◆ The problem: Convert the lines of the entries into a Markdown table with the columns "No." and "Text", skipping blank lines. Begin at the line that has "What separation in distance exists between the blurred" and stop after the line that has "3608 millimetres".

◆ Extracted records:
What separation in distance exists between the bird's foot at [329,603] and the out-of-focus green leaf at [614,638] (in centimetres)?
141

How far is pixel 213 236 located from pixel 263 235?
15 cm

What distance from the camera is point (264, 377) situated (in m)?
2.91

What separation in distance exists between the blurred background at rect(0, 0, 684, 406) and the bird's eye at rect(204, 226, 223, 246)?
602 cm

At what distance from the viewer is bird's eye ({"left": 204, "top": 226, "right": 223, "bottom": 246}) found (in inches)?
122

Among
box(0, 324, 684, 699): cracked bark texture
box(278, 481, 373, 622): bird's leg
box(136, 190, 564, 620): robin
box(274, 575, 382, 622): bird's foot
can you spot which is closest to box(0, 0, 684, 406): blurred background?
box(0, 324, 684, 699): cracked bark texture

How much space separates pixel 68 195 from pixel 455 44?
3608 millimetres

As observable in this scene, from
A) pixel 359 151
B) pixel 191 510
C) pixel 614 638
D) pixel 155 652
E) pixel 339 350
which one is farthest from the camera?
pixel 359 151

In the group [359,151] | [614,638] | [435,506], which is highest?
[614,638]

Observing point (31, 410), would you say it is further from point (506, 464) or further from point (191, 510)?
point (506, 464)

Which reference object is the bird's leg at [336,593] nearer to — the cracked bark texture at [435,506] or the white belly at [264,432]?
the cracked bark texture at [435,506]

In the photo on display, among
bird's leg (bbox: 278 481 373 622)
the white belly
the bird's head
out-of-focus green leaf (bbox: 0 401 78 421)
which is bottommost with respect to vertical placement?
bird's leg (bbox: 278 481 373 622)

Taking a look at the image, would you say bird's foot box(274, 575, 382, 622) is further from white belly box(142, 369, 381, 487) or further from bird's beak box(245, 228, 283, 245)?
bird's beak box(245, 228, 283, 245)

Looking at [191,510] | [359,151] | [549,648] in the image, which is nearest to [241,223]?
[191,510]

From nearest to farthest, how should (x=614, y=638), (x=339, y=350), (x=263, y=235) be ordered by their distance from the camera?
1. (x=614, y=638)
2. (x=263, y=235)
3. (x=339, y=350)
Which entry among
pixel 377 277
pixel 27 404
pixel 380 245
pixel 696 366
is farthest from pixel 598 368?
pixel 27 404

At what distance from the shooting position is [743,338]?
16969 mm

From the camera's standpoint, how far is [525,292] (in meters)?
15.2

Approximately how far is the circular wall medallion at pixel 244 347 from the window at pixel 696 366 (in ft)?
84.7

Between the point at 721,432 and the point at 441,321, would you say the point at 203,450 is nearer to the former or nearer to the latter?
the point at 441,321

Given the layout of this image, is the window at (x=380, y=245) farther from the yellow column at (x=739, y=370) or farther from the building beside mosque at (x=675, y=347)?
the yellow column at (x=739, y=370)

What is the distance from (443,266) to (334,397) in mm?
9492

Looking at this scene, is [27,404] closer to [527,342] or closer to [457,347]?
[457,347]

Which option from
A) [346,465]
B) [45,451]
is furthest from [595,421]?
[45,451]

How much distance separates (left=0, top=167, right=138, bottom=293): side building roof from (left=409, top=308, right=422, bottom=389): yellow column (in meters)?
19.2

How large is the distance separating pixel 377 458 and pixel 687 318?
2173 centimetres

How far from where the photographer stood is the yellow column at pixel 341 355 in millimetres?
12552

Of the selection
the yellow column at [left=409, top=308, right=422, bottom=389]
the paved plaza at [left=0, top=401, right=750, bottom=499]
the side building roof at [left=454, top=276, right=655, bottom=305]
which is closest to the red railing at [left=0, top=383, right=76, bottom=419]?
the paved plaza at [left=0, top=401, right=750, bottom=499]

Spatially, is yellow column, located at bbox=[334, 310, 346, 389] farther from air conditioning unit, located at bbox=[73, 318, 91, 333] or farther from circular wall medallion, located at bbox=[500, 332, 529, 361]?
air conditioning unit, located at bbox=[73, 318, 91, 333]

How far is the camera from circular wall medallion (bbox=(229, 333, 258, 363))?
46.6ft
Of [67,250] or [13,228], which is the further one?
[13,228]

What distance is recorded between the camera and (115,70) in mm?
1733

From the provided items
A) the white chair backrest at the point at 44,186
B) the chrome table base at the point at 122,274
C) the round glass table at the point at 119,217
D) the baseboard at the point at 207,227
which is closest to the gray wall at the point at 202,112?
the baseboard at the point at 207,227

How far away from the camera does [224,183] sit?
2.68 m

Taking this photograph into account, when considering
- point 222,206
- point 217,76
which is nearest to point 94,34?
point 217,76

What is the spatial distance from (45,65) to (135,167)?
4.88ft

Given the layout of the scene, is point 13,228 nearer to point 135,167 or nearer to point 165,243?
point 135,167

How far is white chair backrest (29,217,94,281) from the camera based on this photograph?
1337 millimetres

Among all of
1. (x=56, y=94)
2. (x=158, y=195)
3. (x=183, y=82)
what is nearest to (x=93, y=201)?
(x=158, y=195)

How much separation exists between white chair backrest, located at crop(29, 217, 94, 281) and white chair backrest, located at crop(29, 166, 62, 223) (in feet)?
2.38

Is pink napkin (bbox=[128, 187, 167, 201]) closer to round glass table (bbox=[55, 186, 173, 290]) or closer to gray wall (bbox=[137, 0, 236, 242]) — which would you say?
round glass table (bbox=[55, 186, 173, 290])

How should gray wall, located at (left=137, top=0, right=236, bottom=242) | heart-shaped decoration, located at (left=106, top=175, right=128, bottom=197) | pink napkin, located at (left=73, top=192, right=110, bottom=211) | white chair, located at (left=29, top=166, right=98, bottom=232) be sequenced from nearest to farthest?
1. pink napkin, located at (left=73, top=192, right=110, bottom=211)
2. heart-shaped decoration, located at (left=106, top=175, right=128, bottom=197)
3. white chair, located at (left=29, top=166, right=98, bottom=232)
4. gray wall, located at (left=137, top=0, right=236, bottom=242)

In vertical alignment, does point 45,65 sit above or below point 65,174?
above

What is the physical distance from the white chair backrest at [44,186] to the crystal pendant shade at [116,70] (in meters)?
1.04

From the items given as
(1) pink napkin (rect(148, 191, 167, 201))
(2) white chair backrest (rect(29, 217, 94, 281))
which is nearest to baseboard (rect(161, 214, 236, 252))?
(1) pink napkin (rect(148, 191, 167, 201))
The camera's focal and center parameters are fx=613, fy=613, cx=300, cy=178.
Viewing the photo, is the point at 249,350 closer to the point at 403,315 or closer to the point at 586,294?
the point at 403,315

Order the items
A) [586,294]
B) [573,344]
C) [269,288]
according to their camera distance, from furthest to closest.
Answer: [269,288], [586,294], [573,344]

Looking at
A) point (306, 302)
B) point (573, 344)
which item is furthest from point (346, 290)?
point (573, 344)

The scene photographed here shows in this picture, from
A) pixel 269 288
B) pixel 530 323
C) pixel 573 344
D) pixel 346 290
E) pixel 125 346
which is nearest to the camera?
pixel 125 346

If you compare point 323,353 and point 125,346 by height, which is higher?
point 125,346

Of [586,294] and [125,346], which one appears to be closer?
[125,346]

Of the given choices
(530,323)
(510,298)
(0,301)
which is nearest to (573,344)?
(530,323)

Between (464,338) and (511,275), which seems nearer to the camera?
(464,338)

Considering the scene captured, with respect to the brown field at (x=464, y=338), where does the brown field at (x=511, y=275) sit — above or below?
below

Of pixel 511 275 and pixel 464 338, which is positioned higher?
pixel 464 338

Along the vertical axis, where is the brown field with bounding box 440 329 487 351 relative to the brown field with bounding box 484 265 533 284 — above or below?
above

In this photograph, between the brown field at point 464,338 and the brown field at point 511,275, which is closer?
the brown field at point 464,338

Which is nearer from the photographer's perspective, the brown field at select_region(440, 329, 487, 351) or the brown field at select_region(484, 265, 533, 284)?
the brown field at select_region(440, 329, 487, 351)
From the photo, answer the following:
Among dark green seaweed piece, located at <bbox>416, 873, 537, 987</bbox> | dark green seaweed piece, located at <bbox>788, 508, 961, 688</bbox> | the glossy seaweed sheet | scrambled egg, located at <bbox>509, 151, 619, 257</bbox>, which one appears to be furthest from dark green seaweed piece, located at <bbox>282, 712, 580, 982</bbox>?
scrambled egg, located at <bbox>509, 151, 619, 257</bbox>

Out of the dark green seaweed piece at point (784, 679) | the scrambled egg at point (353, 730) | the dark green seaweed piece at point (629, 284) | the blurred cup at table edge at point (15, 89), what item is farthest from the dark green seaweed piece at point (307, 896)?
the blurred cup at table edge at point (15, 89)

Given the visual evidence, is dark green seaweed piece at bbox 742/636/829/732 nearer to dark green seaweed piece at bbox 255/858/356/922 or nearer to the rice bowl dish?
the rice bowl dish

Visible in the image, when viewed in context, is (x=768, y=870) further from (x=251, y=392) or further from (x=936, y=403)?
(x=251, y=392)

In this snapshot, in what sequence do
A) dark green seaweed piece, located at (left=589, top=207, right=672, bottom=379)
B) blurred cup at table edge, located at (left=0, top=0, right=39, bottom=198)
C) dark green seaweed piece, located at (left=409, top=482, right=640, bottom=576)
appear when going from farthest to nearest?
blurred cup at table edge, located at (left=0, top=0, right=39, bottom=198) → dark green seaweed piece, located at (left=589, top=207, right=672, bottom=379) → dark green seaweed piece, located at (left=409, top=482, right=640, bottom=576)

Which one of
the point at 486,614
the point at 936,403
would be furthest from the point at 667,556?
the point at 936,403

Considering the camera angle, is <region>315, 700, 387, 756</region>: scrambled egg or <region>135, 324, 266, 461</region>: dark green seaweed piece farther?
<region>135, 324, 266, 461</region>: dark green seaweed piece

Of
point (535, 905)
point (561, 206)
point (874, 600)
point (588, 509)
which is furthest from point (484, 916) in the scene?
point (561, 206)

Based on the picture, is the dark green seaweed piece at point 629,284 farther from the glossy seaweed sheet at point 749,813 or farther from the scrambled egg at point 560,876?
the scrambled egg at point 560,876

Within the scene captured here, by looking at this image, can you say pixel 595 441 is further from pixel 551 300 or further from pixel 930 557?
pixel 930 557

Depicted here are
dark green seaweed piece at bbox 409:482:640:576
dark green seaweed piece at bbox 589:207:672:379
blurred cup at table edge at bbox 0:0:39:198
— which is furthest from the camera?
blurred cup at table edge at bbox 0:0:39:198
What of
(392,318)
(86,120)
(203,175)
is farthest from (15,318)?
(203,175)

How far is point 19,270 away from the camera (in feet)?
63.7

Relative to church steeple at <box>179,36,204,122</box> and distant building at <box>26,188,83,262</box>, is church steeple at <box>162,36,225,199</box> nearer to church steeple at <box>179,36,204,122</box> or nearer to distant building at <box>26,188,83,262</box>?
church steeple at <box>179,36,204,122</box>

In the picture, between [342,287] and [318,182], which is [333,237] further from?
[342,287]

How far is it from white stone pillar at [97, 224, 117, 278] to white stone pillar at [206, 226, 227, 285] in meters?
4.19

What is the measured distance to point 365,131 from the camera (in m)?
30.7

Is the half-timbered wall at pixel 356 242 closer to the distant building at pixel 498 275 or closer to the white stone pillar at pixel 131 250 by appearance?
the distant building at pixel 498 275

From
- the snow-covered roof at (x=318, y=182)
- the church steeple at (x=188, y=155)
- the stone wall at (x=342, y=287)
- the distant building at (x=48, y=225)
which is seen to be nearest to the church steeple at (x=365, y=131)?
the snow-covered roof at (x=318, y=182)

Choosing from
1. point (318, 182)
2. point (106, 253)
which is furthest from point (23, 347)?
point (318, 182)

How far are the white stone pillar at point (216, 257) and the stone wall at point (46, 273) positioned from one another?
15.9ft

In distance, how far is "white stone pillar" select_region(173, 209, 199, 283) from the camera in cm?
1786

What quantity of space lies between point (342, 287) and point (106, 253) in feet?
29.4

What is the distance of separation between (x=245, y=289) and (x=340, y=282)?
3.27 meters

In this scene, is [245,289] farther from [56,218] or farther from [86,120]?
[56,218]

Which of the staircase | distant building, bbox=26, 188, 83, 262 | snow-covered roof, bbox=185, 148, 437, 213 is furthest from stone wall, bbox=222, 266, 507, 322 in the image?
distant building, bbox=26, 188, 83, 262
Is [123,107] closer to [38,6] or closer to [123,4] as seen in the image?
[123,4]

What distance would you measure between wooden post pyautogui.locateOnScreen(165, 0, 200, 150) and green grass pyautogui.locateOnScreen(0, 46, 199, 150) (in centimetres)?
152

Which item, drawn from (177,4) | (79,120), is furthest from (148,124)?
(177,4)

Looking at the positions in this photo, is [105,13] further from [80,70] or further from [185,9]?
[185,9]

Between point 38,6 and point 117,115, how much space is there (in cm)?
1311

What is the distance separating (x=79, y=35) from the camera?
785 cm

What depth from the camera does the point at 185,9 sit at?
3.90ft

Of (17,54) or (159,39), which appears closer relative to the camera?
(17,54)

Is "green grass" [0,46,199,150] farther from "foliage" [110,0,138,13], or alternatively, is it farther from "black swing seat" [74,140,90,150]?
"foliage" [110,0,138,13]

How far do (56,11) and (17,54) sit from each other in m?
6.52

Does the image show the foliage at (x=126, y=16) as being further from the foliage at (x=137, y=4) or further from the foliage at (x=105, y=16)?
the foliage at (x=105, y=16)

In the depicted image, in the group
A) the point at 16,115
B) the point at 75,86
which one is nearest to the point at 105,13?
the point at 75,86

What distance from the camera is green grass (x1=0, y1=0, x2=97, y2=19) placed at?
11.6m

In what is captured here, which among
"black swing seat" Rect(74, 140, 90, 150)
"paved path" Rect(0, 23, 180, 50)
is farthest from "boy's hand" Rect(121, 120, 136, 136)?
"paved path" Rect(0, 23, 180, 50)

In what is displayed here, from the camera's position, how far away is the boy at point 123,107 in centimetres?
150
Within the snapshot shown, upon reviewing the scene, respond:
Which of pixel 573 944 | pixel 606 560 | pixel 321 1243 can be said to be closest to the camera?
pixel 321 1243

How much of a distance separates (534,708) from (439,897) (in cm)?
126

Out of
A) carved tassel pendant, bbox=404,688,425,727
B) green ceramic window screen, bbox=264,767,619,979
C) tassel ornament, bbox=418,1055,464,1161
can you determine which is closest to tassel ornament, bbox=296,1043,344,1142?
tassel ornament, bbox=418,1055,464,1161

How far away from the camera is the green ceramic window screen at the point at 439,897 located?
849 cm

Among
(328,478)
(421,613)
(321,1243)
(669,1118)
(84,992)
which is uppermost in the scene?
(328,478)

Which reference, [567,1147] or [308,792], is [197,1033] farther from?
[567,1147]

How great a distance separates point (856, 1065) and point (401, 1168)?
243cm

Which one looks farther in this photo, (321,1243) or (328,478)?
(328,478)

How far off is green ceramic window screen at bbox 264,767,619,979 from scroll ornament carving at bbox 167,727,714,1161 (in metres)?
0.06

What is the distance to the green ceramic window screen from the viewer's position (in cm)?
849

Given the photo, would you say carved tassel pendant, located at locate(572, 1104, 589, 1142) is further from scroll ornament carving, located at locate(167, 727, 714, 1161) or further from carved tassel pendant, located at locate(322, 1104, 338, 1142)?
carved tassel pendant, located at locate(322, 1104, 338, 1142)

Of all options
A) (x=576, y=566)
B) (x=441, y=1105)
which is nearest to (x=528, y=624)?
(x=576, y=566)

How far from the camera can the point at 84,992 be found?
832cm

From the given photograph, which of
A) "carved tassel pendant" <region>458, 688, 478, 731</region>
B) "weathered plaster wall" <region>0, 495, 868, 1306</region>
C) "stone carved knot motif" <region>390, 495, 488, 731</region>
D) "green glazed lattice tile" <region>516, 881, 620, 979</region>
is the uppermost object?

◆ Answer in full:
| No. | Text |
|---|---|
| 1 | What separation in distance exists between the blurred background at rect(0, 0, 684, 406) and the bird's eye at rect(204, 226, 223, 246)? |
| 2 | 602 cm |
| 3 | At what distance from the viewer is bird's eye ({"left": 204, "top": 226, "right": 223, "bottom": 246}) found (in inches)? |
| 4 | 122 |
| 5 | Among |
| 6 | box(0, 324, 684, 699): cracked bark texture |
| 7 | box(278, 481, 373, 622): bird's leg |
| 8 | box(136, 190, 564, 620): robin |
| 9 | box(274, 575, 382, 622): bird's foot |
| 10 | can you spot which is closest to box(0, 0, 684, 406): blurred background? |
| 11 | box(0, 324, 684, 699): cracked bark texture |
| 12 | How much space separates pixel 68 195 from pixel 455 44? |
| 13 | 3608 millimetres |